CLAIRE H: There’s so much more to Vanguard.

PAUL G: It’s one of the world’s largest asset managers, so there’s a lot more to it. But just tactically, the things that we got to experience, there wasn’t one path.

I didn’t think when I came here that I was going to ever get involved in people leadership. And that’s something where I actually found that I had an interest in and got an opportunity to do that. I’m currently in a project management role that focuses on technology. I have a history degree.


How you get from early American Jacksonian America to sort of big data and working in cloud computing, from there to there, it’s a very interesting progression. The great thing is as you talk to people, everyone has a different path. There’s not one way.

Granted, there are advanced development programs and other programs that will accelerate you. But there are different ways to get there. And I think that’s really cool.

KRISTEN G: What you find that you’re good at’s really amazing because we all talk to clients on the phone. I think the benefit we got from that is amazing. We all know the systems probably better than a lot of people.

And then I went on to ghost writing in our complaint group. And now I found out that I love risk and control and auditing. And I’m really good at it, and people recognize it.

CLAIRE H: How do you ever figure that out?

KRISTEN G: I have no idea. I have no idea. But Vanguard gave me the platform to see what I can do and go from there.

AMANDA S: As a people leader, one of the things I always tried to stress with my crew was forget department. Forget level. Forget name of the role. What are the core competencies you want to do day to day, because I guarantee you–

SPEAKER: There’s a place here.

AMANDA S: There’s a handful of places here.

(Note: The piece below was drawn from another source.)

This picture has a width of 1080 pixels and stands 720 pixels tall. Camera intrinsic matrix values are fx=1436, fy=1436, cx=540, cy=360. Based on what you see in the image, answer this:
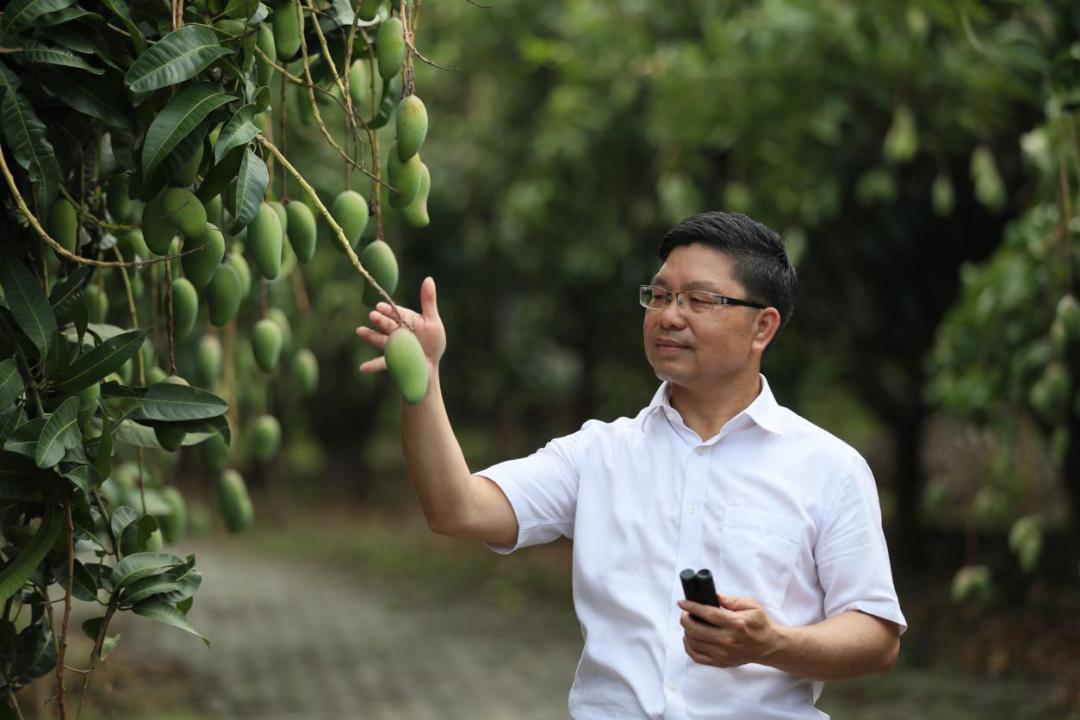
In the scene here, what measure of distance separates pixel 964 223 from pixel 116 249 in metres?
5.96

CLAIRE H: In some firms, you go to consulting firms or other places. And it’s like, hey, two years at this, three years at that. And it’s much more sort of checklist. But it pigeonholes you in some sense, in some way.

But here, it’s saying, hey, we get exposed to different projects. We get exposed to complaints and controls. And we get exposed to hey, how are we audited? Or what do our high net worth and advice clients want? And I think that’s a piece of that, in terms of saying, hey, we are constantly thinking about the future across the organization.

So as you’re in client service and you’re taking those phone calls and you’re learning the ropes and you’re gaining those core competencies and skills, you can start to pick out, hey, I actually really enjoy this. Or I really enjoy that. Or I’d love to try this.

But I think that’s one of the unique things about it is that starting in a place like that gets you so foundationally solid. And then you can go and do all sorts of other things.